TEXTE DU DOCUMENT
.....

Opinions
19.12.2023

L’accès au marché de l’UE est essentiel pour le secteur bancaire

«Nous sommes extrêmement satisfaits que le Conseil fédéral prévoie de relancer le dialogue réglementaire sur les services financiers entre la Suisse et l’UE», affirme Roman Studer, le nouveau CEO de l’Association suisse des banquiers (ASB). 

Article deRoman Studer

Cette interview a été menée par finance.swiss et publiée le 18 décembre 2023.

Nous avons passé un moment avec Roman Studer pour évoquer ses principales priorités pendant les premiers mois de son mandat.

Commençons par l’événement de l’année, la fusion Credit Suisse - UBS. Quelles en sont les conséquences selon vous? Qui sont les grands gagnants – et les perdants?

Roman Studer: Le principal perdant est Credit Suisse lui-même. Cet établissement a réalisé un très beau parcours pendant 167 ans, c’est une institution en Suisse – mais en même temps, l’échec est inhérent à toute économie de marché, une défaillance, ça arrive.  

Venons-en aux gagnants. Qui sont-ils dans le private banking?

Nous voyons – et cela aussi, c’est le propre d’une économie de marché – qu’il y a une saine concurrence. Ainsi, d’autres acteurs performants, en particulier les grandes banques privées de Suisse, mais aussi les grandes banques tournées vers le marché intérieur, sont à même d’absorber une partie des activités de Credit Suisse. Mais il est clair que c’est UBS qui en absorbe l’essentiel.

.....

DONNÉES

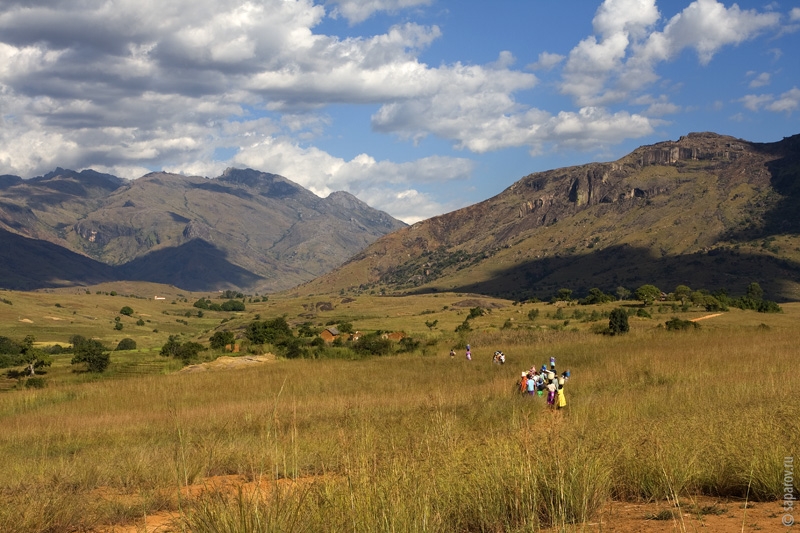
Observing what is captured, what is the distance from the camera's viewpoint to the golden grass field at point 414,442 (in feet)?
17.9

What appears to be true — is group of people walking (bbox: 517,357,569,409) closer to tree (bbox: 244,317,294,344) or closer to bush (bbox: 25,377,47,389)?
bush (bbox: 25,377,47,389)

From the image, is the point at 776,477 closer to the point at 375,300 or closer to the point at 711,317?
the point at 711,317

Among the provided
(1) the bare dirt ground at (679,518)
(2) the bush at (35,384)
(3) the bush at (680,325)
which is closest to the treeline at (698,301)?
(3) the bush at (680,325)

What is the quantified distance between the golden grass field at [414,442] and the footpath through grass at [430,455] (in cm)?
3

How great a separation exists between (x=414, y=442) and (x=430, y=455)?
90 centimetres

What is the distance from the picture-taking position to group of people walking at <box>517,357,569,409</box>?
15.0m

.....

À FAIRE
[a] Pouvez-vous réécrire l'entretien avec Roman Studer, depuis « L’accès au marché » jusqu'à « des banquiers (ASB). », en remplaçant « Conseil fédéral » par « gouvernement suisse » ?
[b] Pouvez-vous condenser en liste le paragraphe de l'entretien avec Roman Studer qui commence par « Nous voyons – et cela aussi », en conservant ses faits principaux ?

CORRIGÉS PAR TÂCHE
[a]
L’accès au marché de l’UE est essentiel pour le secteur bancaire

«Nous sommes extrêmement satisfaits que le gouvernement suisse prévoie de relancer le dialogue réglementaire sur les services financiers entre la Suisse et l’UE», affirme Roman Studer, le nouveau CEO de l’Association suisse des banquiers (ASB).

[b]
- Comme le veut une économie de marché, la concurrence est saine.
- D'autres acteurs performants peuvent absorber une partie des activités de Credit Suisse, en particulier les grandes banques privées de Suisse et les grandes banques tournées vers le marché intérieur.
- UBS en absorbe l'essentiel.